2006 preliminary values showed 8.4% growth in consolidated revenues, close to 1,913 million euro compared with 1,765 million in 2005.
Growth in net income also confirmed, in line with expections, at around 6.5% of revenues.
Today’s Board meeting also looked at company forecasts for the current year.
In particular, and also in the light of 2007 Spring/Summer orders taken and first indications for 2007 Autumn/Winter orders, 2007 revenues are showing a decidedly positive trend, estimated by the company to be in line with the expected sustainable growth rate for the next few years, of at least 6 to 8%.
It should be emphasized that 2007 orders collected are in line with the new structure of the product offering. From this year, in fact, the greater segmentation of the various collections has resulted in order collection being more spread out over the year; nevertheless, in the first months of the year it is already possible to identify a positive trend for 2007.
2007 revenue growth results from a significant volume increase and a product mix which shows an increase in all clothing areas, with double digit growth in accessories and shirts.
More pronounced growth is also expected in 2007 in foreign markets, especially in the Mediterranean area, Eastern European countries, China and India, while good expectations of growth in Italy are mainly driven by the greater segmentation of the product offering.
For 2007, it is forecast that EBITDA, before non-recurring items, will increase by 20%, with a ratio to revenues of over 15%.

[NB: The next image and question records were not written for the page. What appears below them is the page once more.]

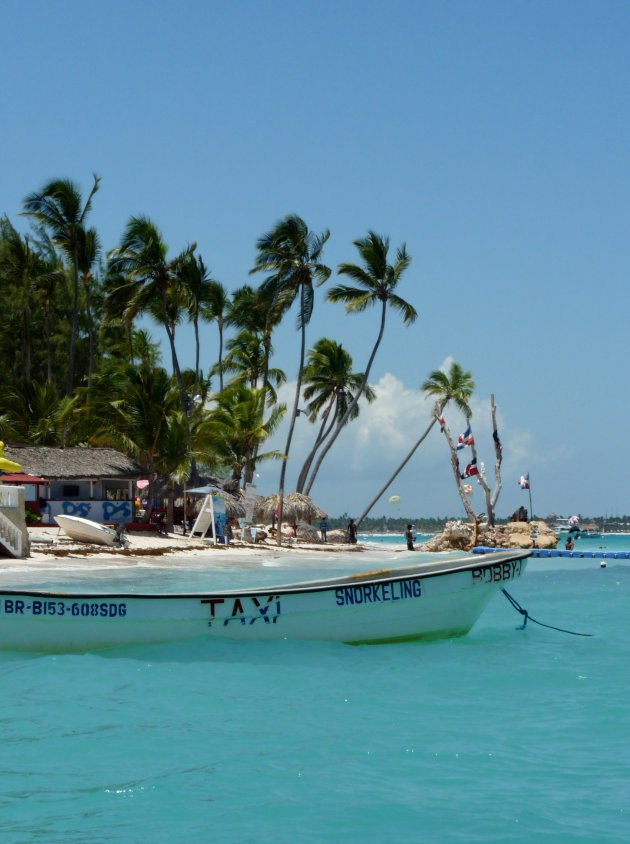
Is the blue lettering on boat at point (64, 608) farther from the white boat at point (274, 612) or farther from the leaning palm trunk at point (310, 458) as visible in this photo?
the leaning palm trunk at point (310, 458)

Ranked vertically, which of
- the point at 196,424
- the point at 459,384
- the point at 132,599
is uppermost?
the point at 459,384

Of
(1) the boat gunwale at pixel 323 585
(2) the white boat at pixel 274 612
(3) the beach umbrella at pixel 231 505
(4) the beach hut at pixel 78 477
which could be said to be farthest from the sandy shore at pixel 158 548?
(1) the boat gunwale at pixel 323 585

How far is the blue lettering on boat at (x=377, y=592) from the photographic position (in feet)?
37.2

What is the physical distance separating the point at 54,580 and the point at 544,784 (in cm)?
1419

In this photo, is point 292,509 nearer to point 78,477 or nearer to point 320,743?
point 78,477

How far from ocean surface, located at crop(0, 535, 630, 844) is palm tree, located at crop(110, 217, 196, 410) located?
3258 cm

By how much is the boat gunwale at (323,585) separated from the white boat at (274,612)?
1 cm

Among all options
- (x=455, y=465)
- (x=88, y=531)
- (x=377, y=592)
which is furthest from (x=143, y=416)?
(x=377, y=592)

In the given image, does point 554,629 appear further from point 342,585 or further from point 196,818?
point 196,818

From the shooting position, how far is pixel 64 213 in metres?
44.5

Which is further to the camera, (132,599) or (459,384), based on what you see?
(459,384)

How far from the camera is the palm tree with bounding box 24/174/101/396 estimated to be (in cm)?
4391

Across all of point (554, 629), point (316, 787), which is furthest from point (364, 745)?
point (554, 629)

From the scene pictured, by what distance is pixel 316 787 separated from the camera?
6.57 meters
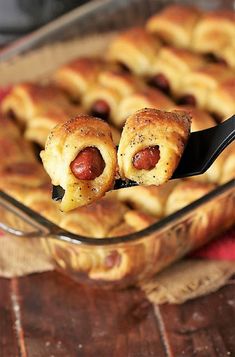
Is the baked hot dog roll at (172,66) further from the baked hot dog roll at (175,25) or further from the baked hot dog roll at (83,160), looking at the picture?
the baked hot dog roll at (83,160)

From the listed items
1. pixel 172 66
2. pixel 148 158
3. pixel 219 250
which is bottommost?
pixel 148 158

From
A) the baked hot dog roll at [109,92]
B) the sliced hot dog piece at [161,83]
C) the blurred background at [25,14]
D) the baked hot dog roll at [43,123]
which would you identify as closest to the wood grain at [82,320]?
the baked hot dog roll at [43,123]

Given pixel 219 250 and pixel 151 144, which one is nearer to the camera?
pixel 151 144

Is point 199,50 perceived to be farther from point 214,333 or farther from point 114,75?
point 214,333

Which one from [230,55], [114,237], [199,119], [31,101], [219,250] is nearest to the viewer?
[114,237]

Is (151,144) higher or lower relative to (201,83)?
lower

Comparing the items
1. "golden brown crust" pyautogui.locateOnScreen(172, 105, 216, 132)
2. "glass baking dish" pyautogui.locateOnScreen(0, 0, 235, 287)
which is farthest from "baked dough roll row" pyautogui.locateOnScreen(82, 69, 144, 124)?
"glass baking dish" pyautogui.locateOnScreen(0, 0, 235, 287)

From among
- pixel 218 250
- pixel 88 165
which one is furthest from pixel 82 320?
pixel 88 165

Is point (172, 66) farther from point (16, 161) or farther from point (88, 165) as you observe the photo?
point (88, 165)
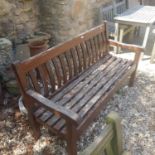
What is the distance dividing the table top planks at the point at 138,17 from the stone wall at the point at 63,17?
0.61 meters

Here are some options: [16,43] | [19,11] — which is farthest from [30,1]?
[16,43]

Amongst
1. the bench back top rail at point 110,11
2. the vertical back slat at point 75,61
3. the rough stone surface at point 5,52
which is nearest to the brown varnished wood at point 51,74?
the vertical back slat at point 75,61

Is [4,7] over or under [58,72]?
over

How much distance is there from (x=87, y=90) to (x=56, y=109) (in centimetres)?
76

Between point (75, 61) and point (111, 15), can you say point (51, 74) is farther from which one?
point (111, 15)

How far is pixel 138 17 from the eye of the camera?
13.8 ft

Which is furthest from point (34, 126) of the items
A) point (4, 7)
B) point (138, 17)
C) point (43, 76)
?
point (138, 17)

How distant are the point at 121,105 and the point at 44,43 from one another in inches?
54.5

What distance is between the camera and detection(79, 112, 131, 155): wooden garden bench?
1.14 meters

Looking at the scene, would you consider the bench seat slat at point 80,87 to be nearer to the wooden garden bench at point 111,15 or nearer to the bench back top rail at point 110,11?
the wooden garden bench at point 111,15

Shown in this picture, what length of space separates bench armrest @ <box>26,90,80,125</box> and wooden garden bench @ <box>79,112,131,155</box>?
1.53 ft

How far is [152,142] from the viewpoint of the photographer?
2506mm

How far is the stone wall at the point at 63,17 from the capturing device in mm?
3738

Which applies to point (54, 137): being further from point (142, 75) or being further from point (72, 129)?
point (142, 75)
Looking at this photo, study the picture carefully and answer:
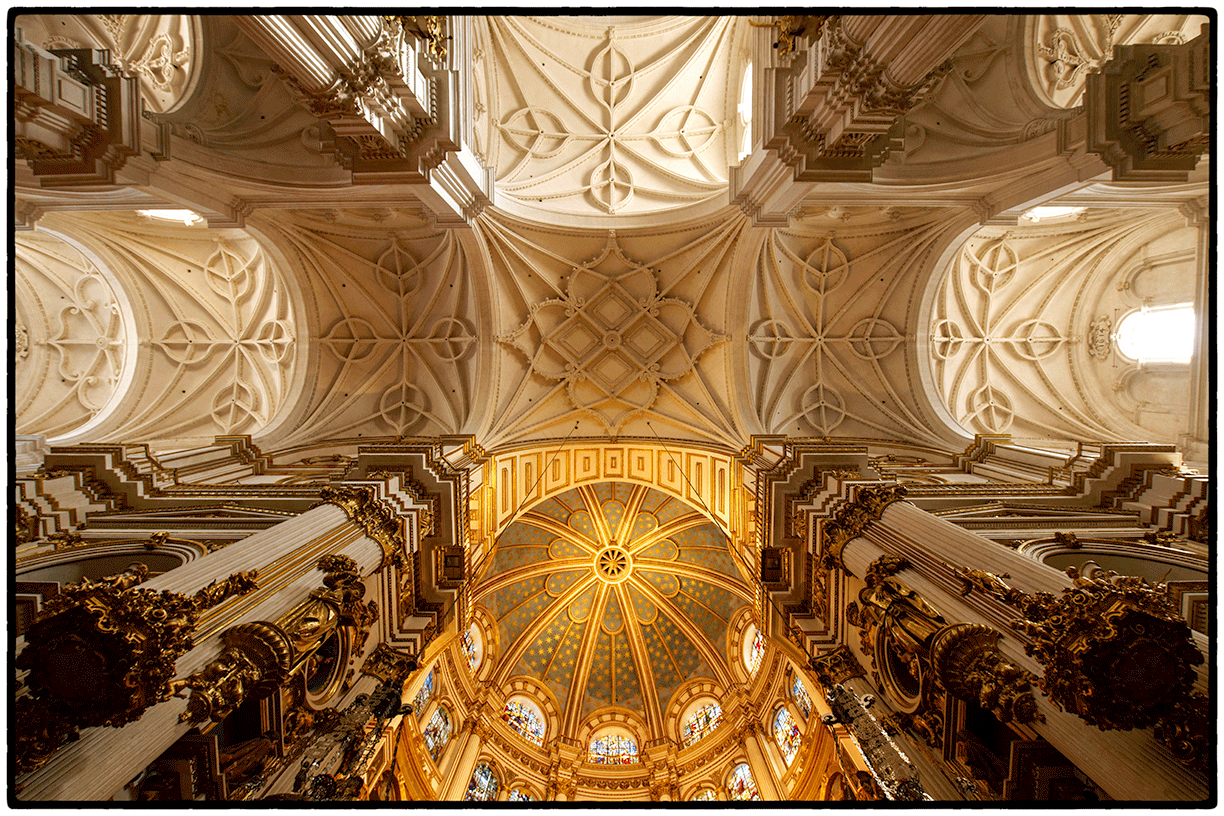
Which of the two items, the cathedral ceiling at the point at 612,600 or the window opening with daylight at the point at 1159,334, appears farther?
the cathedral ceiling at the point at 612,600

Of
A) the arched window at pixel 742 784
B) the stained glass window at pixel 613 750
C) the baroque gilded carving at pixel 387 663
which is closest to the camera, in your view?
the baroque gilded carving at pixel 387 663

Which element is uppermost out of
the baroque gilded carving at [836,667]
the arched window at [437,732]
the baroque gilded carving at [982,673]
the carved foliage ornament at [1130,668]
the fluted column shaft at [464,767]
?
the carved foliage ornament at [1130,668]

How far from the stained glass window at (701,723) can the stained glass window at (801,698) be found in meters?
5.48

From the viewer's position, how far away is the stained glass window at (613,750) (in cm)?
2161

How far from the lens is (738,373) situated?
1742 centimetres

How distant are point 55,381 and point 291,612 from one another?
1675cm

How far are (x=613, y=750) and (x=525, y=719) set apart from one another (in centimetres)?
388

In 2007 the focus on development is continuing, with investments expected to be between 250 and 300 million euro, the greater part of which will be dedicated to supporting growth in foreign markets with the strongest development potential. Significant investments will also made for the Castrette distribution logistics area and the production plant in Tunisia. Another significant portion of the investments will be dedicated to IT systems, aimed at assisting the volume growth and the greater segmentation of the collections.
The ratio between indebtness and ordinary EBITDA is expected to decrease below the value of 1.4.
Commenting on the preliminary results, the Group Chairman, Luciano Benetton, said“The positive trend in 2006 is confirmation of the effectiveness of commercial policies launched in previous years and of the continuous improvement in service to the client, both in terms of speed and richness of the product offering, in which we are continuing to invest in 2007. As from this year, we can confidently dedicate our resources to supporting growth in strategic and fast developing areas, assisted by the professionalism and enthusiasm of our partners”.